» **SELECTED EXTRACT**
The section on the creation of the English surrealist group is particularly illuminating for providing context to how surrealism had influenced the British art scene. When explaining why an English surrealist group took so long to form, the authors of the issue highlighted the unique challenges of British “pathological individualism,” present in political and art systems, where individuals are taught to think, consume, and create for themselves (Figure 3). This attitude thereby saw any form of collaboration as a hindrance to individual freedom and expression. However, the formation of the surrealist group was an acknowledgement of the necessity to collectivize and stop this “individual anarchy,” especially with the threat of fascism looming (Figure 4). Similar to the Prague group, the British group found in surrealism a form of self-expression that reacted against the oppressive historical forces present during this period.
The section on the reaction of the popular press to the exhibition is also useful to situate English surrealism within the broader surrealist movement. Whilst some members of the press gave somewhat positive reviews of the International Surrealist Exhibition, stating that “Surrealism… in Paris is decrepit, [but] it may yet become fashionable in London,” (The Listener qtd. In Appendix A Figure 5) others reacted negatively, with one journalist stating that “[h]aving seen examples of ‘Dadaism’ and ‘Cubism,’ I was prepared for all the terrors of ‘Surrealism’” (Daily Dispatch qtd. In Appendix A, Figure 5). This inclusion of negative comments and the surrealists’ response to them in the section after, granted this Bulletin issue a subversive quality. Indeed, the English surrealists did not want to be defined only in relation to the French surrealists, as an extension of a pre-existing group, but instead wanted to mark their own independent existence. Outlining the unique political and artistic environment of Britain and highlighting some of the criticism aimed at the group, thereby granted purpose and meaning to the English surrealists. Viewed within the greater context of the International Bulletin of Surrealism, the fourth issue speaks especially to surrealism’s goal to become a broader, international movement whilst preserving the unique and autonomous goals of each national movement.

» **EXERCISE INSTRUCTIONS**
In the passage on English surrealism, what attitude did the issue's authors identify as the reason an English surrealist group took so long to form?

» **MATERIAL PROVIDED**
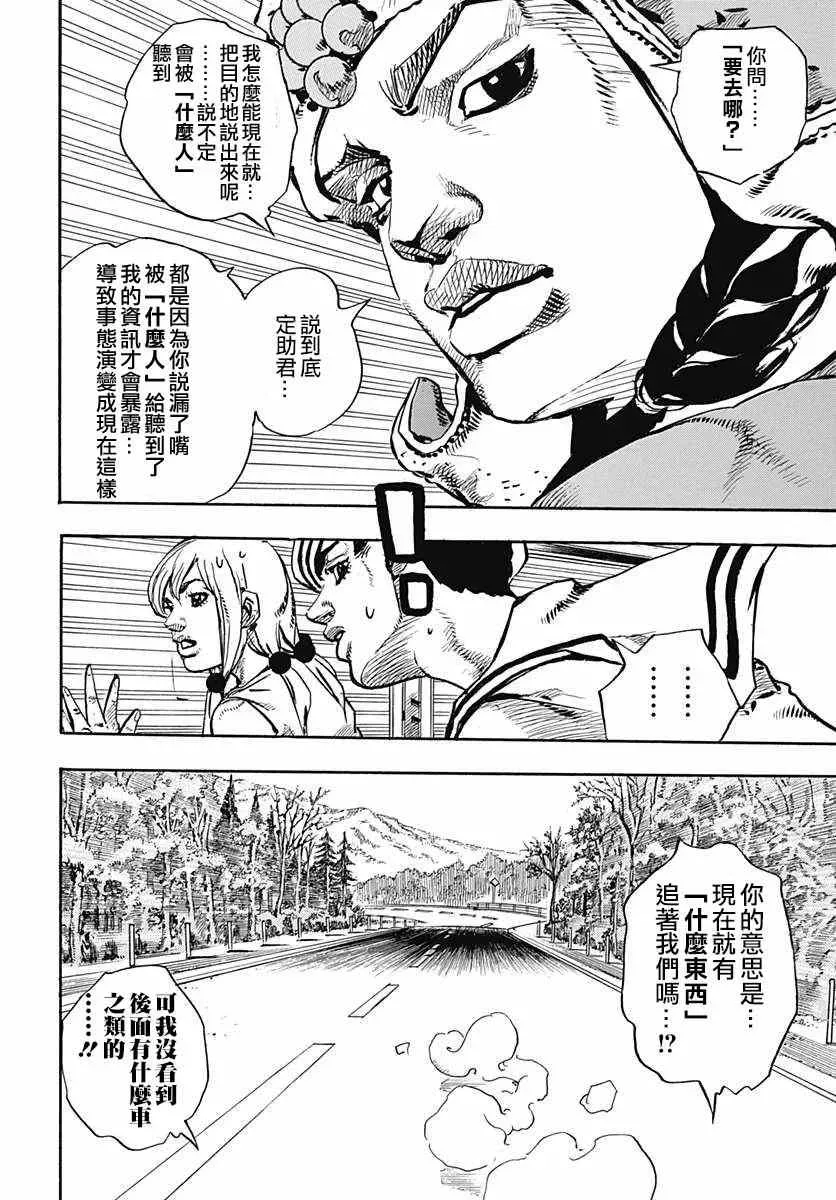 STEEL BALL RUN 第65话 第7页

» **TASK RESULT**
British "pathological individualism," under which individuals are taught to think, consume, and create for themselves.